PROBLEM: In the digital filter problem, which answer choice does the worked solution give as the impulse response?

PASSAGE GIVEN:
════════
A digital filter with input x[n] and output y[n] is represented by the difference equation:

$$y[n]=1/2x[n]+1/3y[n-1]$$

The impulse response for this filter is most nearly:

A.   $$h[n]=2delta[n]-2/3delta[n-1]$$
B.   $$h[n]=1/2delta[n]-1/3delta[n-1]$$
C.   $$h[n]=1/2(1/3)^n, n>=0$$
D.   $$h[n]=1/2(-1/3)^n, n>=0$$

Let's first start off solving for our solution by placing all y terms on one side and x terms on the other:

$$\begin{gathered} y\left[n\right] =\frac{1}{2}x\left[n\right]+\frac{1}{3}y[n-1] \\ y\left[n\right]-\frac{1}{3}y[n-1]=\frac{1}{2}x\left[n\right] \end{gathered}$$

Let's now transform our function from the time to frequency domain, using the properties of Z transforms as shown below:

$$\begin{gathered} Property \#1: Z \left[y\right[n\left]\right] = Y\left(z\right) ORZ\left[x\right[n\left]\right] = X\left(z\right) \\ Property \#2: Z\left[ax\right[n]+b[y\left[n\right]] = aX(z) + bY(z) \\ Property \#3: Z[x[n-n_0]] = z^{-n_0}X(z) \end{gathered}$$

Using these properties:

$$\begin{gathered} Z\left[y\right[n]-\frac{1}{3}y[n-1\left]\right]=Z\left[\frac{1}{2}x\right[n\left]\right] \\ Y\left(z\right)-\frac{1}{3}{z}^{-1}Y\left(z\right)=\frac{1}{2}X\left(z\right) \end{gathered}$$

We know that our transfer function is H(z) as represented in the equation below, so let's convert our function into this form to then solve for the transfer function:

$$\begin{gathered} H\left(z\right)=\frac{Y\left(z\right)}{X\left(z\right)} \\ Y\left(z\right)-\frac{1}{3}{z}^{-1}Y\left(z\right)=\frac{1}{2}X\left(z\right) \\ Y\left(z\right)(1-\frac{1}{3}{z}^{-1})=\frac{1}{2}X\left(z\right) \\ \frac{Y\left(z\right)}{X\left(z\right)}=\frac{\frac{1}{2}}{(1-\frac{1}{3}{z}^{-1})} \\ H\left(z\right) = \frac{1}{2}\frac{1}{1-{\displaystyle \frac{1}{3}}{z}^{-1}} \end{gathered}$$

Now that we have our transfer function, we want to convert our transform function back to the time domain in order to arrive at our impulse response function. We can see we have a common transform in our expression, as shown in this table:

Using this transform pair and converting back to the time domain:

$$\begin{gathered} H\left(z\right) = \frac{1}{2}\frac{1}{1-{\displaystyle \frac{1}{3}}{z}^{-1}} \\ h\left[n\right] =\frac{1}{2}\left(\frac{1}{3}u\right[n\left]\right), n\ge 0 \end{gathered}$$

Therefore our final answer is C.
════════
INFORMATION SUPPLIED:

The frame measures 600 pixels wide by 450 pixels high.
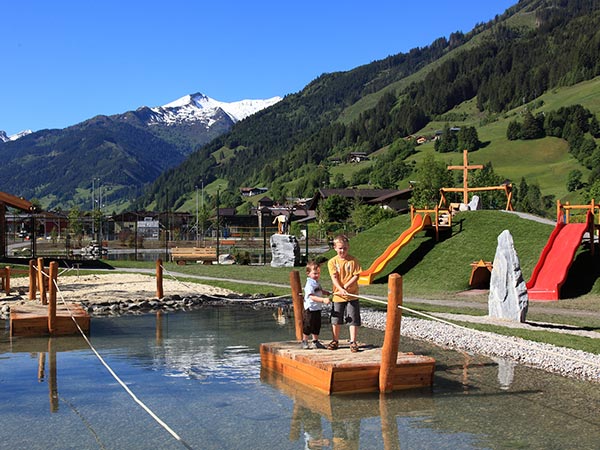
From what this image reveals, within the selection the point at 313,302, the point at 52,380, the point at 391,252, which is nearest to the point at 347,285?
════════
FULL OUTPUT: Choice C, h[n] = 1/2(1/3)^n for n ≥ 0.